Une autre interprétation du film réside dans la représentation de ce pensionnat, un univers clos régi par des règles et des rituels incontournables. Le monde de ces pensionnaires est celui des soldats : les nombreuses images de statues de personnages militaires qui décorent les bâtiments publics de Postdam et apparaissent en insert au cours du film sont révélatrices. Dans la République de Weimar qui vit la naissance de la pièce et du film, la métaphore était claire pour les contemporains : Jeunes Filles en Uniforme était une mise en garde contre les dérives possibles d’un pouvoir politique, militaire ou policier qui serait trop fort. En 1931, deux ans avant le triomphe d’Hitler aux élections, le film pouvait être vu, non comme un brûlot anti-Nazi (ce serait une lecture anachronique) mais plutôt comme un avertissement des dangers du fascisme et du totalitarisme (l’obsession soviétique elle, n’était pas anachronique du tout). Encore une fois, la lecture qu’on peut avoir du film aujourd’hui et celle qu’on devait en avoir en 1931 ne sont pas les mêmes mais ont évolué à la lumière des événements postérieurs. Comme le montrent bien les coupures de presse d’époque, c’est bien cette portée pamphlétaire politique du film qui fit le plus tiquer en 1931. Mais comment ne pas lire d’une autre façon, après 1945, les scènes du film qui montrent les rangs de pensionnaires qui marchent au pas, vêtues d’uniformes à rayures ou encore la mise à l’index et à l’isolation d’une jeune fille un peu différente des autres ? Prémonitoire, oui... mais rétrospectivement. A partir de 1933, les choses étaient toutes autres et le sous-texte lesbien de l’histoire comme la charge politique furent intolérables aux Nazis, maintenant au pouvoir, qui interdirent aussitôt le film "dégénéré".

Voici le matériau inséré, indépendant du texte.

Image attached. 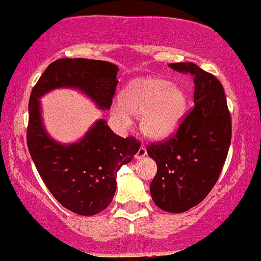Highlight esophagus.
Here are the masks:
<instances>
[{
  "mask_svg": "<svg viewBox=\"0 0 261 261\" xmlns=\"http://www.w3.org/2000/svg\"><path fill=\"white\" fill-rule=\"evenodd\" d=\"M147 155V150H146V148L144 147H141L140 149H139V151L136 152V155H135V160H141V159H143L144 156Z\"/></svg>",
  "mask_w": 261,
  "mask_h": 261,
  "instance_id": "obj_1",
  "label": "esophagus"
}]
</instances>
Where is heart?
Returning a JSON list of instances; mask_svg holds the SVG:
<instances>
[{
  "mask_svg": "<svg viewBox=\"0 0 261 261\" xmlns=\"http://www.w3.org/2000/svg\"><path fill=\"white\" fill-rule=\"evenodd\" d=\"M187 109V95L180 85L169 80L148 76L127 85L121 100L112 104V115L123 126L132 115L140 118V130L150 140H164L180 125Z\"/></svg>",
  "mask_w": 261,
  "mask_h": 261,
  "instance_id": "obj_1",
  "label": "heart"
}]
</instances>
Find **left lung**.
I'll return each instance as SVG.
<instances>
[{
  "label": "left lung",
  "instance_id": "obj_1",
  "mask_svg": "<svg viewBox=\"0 0 261 261\" xmlns=\"http://www.w3.org/2000/svg\"><path fill=\"white\" fill-rule=\"evenodd\" d=\"M190 72L194 82V108L177 133L165 142L148 146L157 164L150 194L157 207L184 213L206 198L219 179L231 142V118L223 87L195 63H170Z\"/></svg>",
  "mask_w": 261,
  "mask_h": 261
}]
</instances>
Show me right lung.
Wrapping results in <instances>:
<instances>
[{"label": "right lung", "instance_id": "add662e5", "mask_svg": "<svg viewBox=\"0 0 261 261\" xmlns=\"http://www.w3.org/2000/svg\"><path fill=\"white\" fill-rule=\"evenodd\" d=\"M118 70L101 60L59 59L47 67L30 96V155L54 198L79 215H95L109 206L117 190V172L132 161L140 143L132 136L114 134L104 119L76 142H58L45 128L40 98L55 89H75L99 110H110Z\"/></svg>", "mask_w": 261, "mask_h": 261}]
</instances>
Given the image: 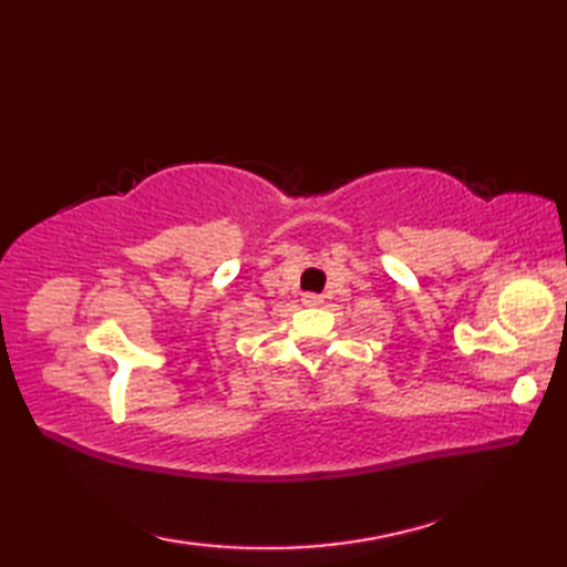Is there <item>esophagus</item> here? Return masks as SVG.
<instances>
[{
  "mask_svg": "<svg viewBox=\"0 0 567 567\" xmlns=\"http://www.w3.org/2000/svg\"><path fill=\"white\" fill-rule=\"evenodd\" d=\"M302 302H305V307H319L323 299H321V295H315V292H307L305 297H302Z\"/></svg>",
  "mask_w": 567,
  "mask_h": 567,
  "instance_id": "esophagus-1",
  "label": "esophagus"
}]
</instances>
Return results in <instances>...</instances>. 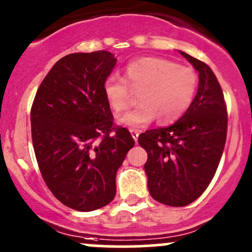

Techniquement, Jeunes Filles en Uniforme est admirable. La caméra n’est pas aussi mobile que dans un film de Murnau et le choix de réalisme de la mise en scène le projette loin des excès de l’Expressionnisme qui venait de mourir de sa belle mort après avoir produit en Allemagne une impressionnante série de chefs-d’œuvre. L’austérité des décors, justifiée par le fait que l’ensemble du film se passe dans les murs du pensionnat (il n’y a aucune scène à l’extérieur), est mise en valeur par la lumière qui joue sur les murs blancs, les couloirs obscurs, l’escalier central qui à un rôle essentiel au cours du film. Beaucoup de gros plans s’attardent sur les visages des comédiennes en leur permettant d’exprimer au mieux la palette des sentiments de leurs personnages tout en donnant aux images une remarquable force érotique. L’implication de Karl Froelich dans le film est évidente dans chaque plan : Leontine Sagan elle-même n’en faisait d’ailleurs pas mystère.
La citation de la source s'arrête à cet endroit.